=== Exercise materials ===

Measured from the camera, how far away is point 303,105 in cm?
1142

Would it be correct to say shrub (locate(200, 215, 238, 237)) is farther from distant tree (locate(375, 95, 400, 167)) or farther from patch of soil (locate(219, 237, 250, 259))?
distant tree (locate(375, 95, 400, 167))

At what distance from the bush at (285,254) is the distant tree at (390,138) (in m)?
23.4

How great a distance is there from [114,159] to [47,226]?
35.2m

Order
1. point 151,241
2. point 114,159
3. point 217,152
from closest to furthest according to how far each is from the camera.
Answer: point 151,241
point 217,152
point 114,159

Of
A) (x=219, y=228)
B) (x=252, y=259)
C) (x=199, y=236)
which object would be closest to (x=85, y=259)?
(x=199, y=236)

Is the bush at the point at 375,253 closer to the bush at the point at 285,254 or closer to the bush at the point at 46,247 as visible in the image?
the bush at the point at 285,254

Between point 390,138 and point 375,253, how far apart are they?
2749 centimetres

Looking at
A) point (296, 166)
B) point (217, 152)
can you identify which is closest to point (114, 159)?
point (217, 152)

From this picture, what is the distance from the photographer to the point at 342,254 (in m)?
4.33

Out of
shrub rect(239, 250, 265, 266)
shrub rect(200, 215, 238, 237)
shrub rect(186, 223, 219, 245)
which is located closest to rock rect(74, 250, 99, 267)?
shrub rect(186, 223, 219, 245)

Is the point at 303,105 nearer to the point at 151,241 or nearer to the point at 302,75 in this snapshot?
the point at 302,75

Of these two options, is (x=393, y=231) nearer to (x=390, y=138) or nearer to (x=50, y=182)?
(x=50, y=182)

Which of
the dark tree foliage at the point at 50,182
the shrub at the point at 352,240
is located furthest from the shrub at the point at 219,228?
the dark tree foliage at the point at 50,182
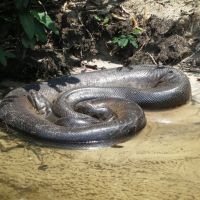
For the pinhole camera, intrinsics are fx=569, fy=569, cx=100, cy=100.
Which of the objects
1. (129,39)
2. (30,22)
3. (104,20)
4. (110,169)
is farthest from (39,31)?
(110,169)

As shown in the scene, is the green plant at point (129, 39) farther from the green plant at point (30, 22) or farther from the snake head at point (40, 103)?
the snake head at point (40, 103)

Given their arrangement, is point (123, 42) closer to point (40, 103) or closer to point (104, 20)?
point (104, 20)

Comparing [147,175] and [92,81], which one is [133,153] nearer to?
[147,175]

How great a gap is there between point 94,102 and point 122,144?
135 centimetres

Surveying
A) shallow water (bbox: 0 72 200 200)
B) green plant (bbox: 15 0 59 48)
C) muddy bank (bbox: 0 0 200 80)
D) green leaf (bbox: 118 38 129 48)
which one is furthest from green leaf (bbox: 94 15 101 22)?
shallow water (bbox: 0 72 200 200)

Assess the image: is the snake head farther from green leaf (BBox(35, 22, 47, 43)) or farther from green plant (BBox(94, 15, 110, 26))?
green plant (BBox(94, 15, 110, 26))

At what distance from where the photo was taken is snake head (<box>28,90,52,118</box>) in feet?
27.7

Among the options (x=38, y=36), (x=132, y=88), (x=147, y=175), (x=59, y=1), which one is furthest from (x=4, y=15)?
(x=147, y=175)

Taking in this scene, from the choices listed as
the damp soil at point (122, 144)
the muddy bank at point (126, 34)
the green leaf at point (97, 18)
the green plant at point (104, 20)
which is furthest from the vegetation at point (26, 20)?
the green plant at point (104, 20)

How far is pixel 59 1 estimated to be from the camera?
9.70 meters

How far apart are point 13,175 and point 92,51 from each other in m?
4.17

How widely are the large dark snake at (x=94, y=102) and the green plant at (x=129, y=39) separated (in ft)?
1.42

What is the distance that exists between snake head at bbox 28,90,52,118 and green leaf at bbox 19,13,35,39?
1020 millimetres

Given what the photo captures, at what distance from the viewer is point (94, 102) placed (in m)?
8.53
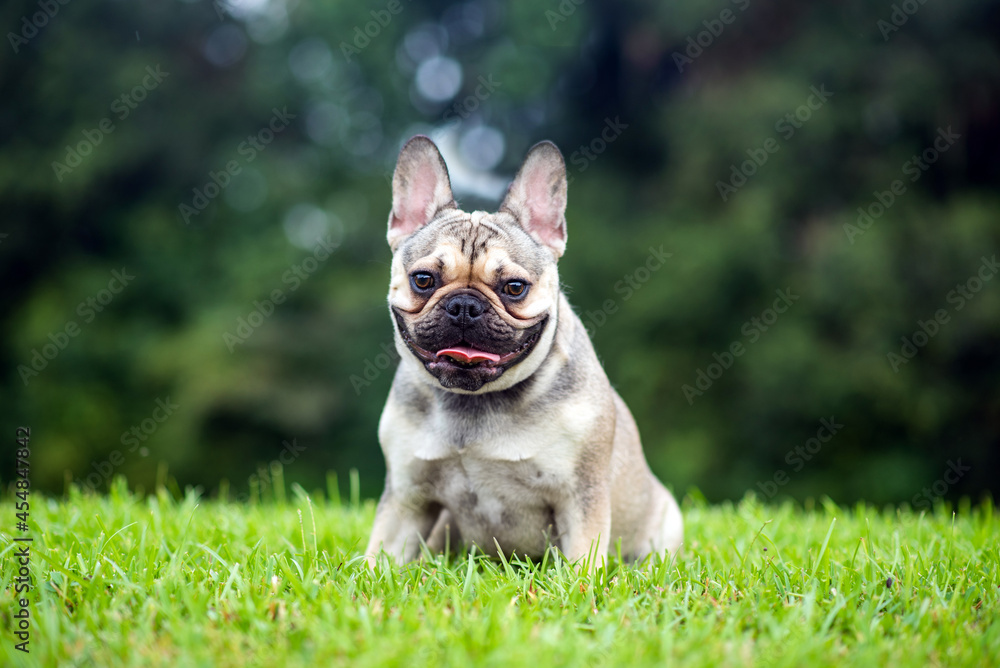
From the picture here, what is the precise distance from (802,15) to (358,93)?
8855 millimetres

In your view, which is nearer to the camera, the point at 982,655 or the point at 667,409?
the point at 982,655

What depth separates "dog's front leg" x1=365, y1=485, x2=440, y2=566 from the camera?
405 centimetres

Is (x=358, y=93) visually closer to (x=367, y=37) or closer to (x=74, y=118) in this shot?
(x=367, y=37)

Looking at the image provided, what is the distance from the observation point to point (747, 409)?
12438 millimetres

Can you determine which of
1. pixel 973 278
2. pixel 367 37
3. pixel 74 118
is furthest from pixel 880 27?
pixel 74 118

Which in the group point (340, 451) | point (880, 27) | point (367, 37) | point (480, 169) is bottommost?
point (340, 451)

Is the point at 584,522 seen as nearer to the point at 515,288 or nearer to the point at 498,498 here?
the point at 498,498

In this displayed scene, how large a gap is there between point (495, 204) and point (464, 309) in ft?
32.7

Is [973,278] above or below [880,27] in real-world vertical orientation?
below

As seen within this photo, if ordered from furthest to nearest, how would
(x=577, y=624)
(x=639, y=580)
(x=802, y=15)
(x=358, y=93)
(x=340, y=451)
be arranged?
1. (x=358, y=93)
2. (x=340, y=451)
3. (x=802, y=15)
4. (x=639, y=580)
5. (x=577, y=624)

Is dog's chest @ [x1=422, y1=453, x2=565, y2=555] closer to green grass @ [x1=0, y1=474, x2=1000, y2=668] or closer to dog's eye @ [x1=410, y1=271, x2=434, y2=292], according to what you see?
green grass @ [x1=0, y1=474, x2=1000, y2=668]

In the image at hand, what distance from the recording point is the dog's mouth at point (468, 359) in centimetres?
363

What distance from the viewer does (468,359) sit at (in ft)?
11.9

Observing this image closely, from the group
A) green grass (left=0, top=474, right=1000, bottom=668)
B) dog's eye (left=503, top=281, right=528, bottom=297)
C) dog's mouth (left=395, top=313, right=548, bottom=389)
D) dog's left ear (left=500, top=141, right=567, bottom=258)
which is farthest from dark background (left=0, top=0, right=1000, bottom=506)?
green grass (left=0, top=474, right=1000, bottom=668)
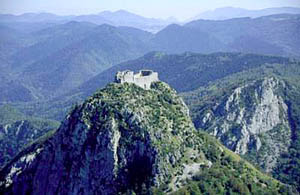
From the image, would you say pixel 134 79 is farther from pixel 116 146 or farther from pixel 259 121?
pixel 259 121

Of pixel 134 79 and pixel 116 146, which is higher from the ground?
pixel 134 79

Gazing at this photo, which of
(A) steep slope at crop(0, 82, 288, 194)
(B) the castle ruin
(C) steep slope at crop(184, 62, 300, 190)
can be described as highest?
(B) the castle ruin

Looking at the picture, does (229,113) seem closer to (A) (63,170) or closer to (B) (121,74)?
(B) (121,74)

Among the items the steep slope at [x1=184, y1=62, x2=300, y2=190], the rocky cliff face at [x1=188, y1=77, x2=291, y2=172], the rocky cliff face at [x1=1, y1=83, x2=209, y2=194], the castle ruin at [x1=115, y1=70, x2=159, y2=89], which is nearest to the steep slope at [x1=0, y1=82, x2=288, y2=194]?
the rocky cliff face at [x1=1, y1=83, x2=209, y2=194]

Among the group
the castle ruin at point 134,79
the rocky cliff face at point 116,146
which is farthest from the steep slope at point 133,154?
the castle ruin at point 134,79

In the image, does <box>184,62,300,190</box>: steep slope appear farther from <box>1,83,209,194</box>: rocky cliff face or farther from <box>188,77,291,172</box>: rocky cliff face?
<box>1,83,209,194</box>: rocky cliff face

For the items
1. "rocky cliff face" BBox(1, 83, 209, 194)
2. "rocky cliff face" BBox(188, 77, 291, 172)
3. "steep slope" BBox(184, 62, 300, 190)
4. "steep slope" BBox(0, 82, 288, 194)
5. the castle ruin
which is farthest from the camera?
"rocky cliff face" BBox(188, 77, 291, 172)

===
=== Exercise materials ===

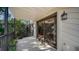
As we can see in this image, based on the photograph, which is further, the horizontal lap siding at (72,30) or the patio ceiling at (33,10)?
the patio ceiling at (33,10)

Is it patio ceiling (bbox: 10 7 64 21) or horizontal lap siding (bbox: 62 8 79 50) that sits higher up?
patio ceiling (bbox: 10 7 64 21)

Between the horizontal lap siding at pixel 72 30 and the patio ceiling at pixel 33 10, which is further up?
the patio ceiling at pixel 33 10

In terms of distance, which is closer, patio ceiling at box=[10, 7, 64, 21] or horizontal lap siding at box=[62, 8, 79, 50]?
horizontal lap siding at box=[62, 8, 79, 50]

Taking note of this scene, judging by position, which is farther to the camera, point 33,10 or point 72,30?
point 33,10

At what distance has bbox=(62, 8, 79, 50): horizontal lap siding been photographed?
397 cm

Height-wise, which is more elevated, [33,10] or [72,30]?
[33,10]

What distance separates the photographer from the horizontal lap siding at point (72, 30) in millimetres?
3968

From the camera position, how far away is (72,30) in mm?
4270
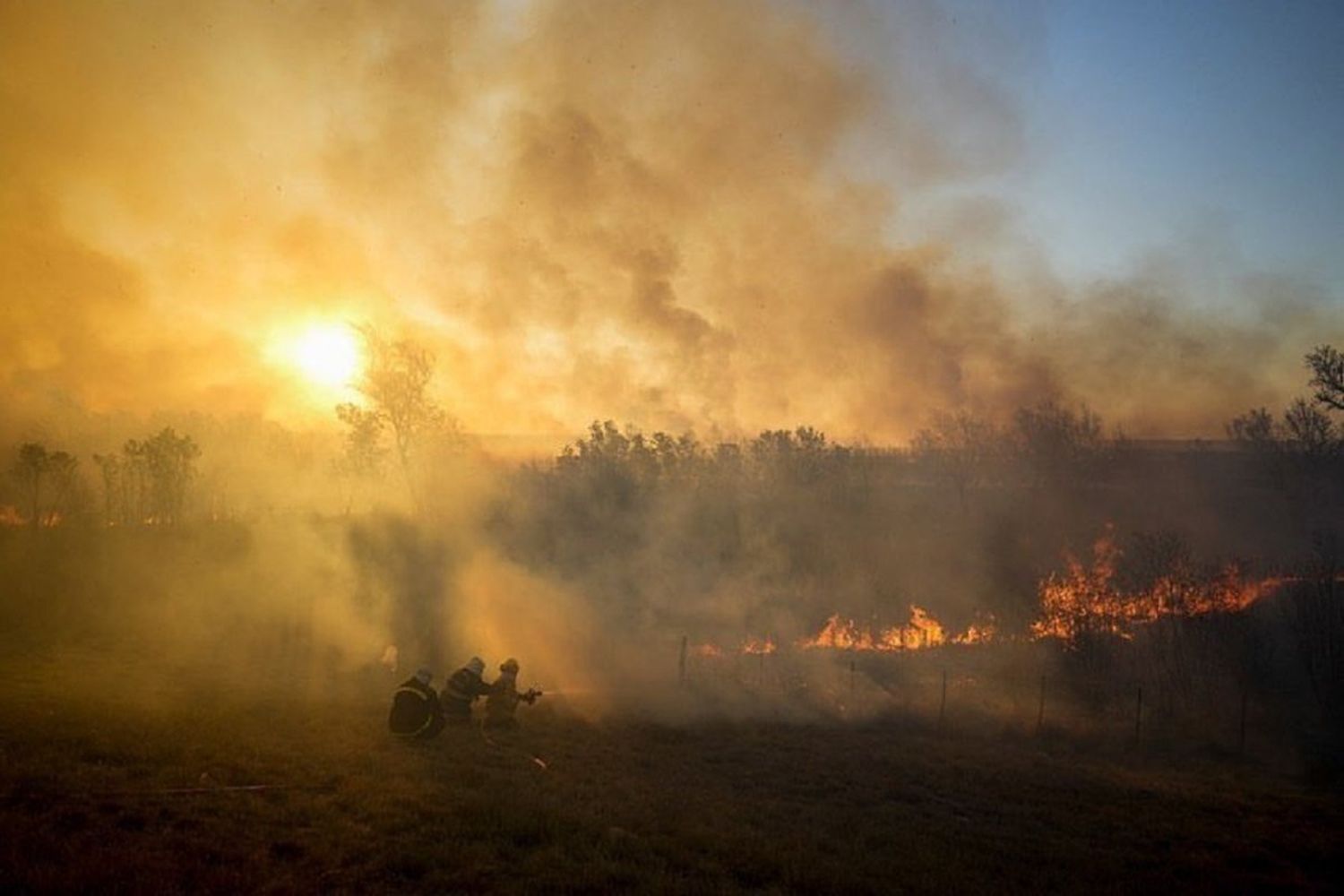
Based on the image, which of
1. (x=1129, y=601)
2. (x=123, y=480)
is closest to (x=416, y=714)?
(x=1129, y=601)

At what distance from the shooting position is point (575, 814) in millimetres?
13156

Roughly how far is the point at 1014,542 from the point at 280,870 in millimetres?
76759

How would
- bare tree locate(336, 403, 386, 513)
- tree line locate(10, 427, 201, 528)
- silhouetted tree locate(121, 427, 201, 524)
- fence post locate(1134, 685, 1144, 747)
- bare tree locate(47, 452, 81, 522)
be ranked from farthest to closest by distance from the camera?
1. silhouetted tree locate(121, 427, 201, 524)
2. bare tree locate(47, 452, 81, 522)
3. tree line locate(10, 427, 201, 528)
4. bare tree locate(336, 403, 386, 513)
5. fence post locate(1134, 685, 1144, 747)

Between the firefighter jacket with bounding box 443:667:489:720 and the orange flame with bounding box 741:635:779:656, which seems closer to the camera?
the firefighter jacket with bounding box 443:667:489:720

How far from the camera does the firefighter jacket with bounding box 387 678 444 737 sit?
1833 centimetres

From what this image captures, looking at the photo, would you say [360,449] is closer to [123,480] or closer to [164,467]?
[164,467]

===
=== Exercise materials ===

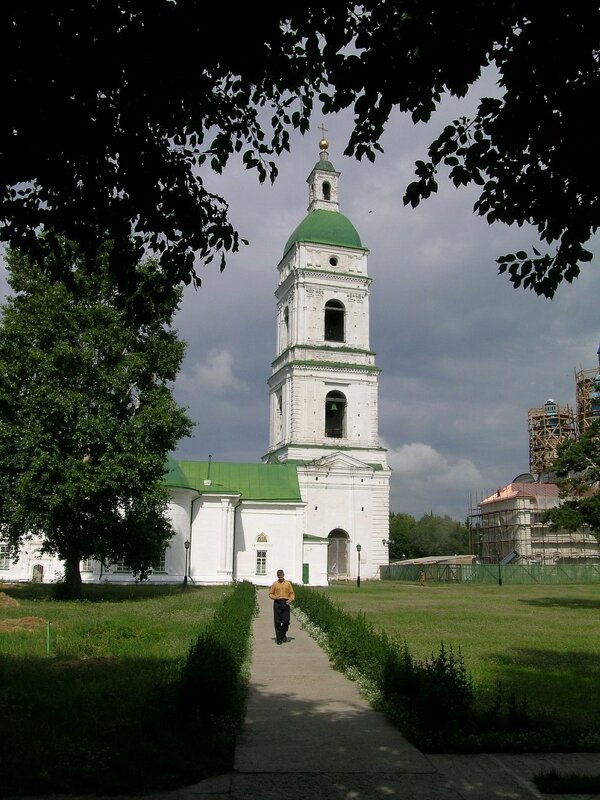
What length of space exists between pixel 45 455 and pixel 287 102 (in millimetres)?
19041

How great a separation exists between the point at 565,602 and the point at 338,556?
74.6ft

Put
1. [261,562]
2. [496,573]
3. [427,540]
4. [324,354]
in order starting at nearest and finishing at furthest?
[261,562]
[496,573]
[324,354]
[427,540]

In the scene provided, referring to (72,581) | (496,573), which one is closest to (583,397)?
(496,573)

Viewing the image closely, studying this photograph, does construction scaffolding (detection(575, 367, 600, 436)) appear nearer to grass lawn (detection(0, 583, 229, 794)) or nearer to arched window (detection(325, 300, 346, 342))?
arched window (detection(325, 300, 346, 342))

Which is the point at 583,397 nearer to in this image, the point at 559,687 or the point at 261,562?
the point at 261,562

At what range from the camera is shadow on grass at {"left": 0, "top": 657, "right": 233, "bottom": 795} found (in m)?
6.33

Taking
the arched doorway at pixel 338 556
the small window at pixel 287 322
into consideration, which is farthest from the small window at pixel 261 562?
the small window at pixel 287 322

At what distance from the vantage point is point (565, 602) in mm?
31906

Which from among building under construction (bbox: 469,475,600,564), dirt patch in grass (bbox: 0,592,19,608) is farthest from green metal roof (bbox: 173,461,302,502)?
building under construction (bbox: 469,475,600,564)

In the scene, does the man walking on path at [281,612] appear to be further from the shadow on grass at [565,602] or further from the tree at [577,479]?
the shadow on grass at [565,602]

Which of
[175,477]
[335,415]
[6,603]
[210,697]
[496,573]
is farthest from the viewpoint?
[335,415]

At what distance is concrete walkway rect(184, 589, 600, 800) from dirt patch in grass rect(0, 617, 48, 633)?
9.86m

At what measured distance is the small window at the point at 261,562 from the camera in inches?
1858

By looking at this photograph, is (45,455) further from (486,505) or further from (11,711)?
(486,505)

===

Task objective: Copy out every line above that contains the word "slope".

Reply to the task:
(A) steep slope at crop(0, 82, 288, 194)
(C) steep slope at crop(184, 62, 300, 190)
Among the items the steep slope at [x1=184, y1=62, x2=300, y2=190], the rocky cliff face at [x1=188, y1=77, x2=291, y2=172], the rocky cliff face at [x1=1, y1=83, x2=209, y2=194], the castle ruin at [x1=115, y1=70, x2=159, y2=89], which is nearest to the steep slope at [x1=0, y1=82, x2=288, y2=194]?
which is farthest from the steep slope at point 133,154?
In the image, does <box>184,62,300,190</box>: steep slope appear farther from <box>1,83,209,194</box>: rocky cliff face or farther from <box>188,77,291,172</box>: rocky cliff face?
3. "steep slope" BBox(184, 62, 300, 190)
4. "steep slope" BBox(0, 82, 288, 194)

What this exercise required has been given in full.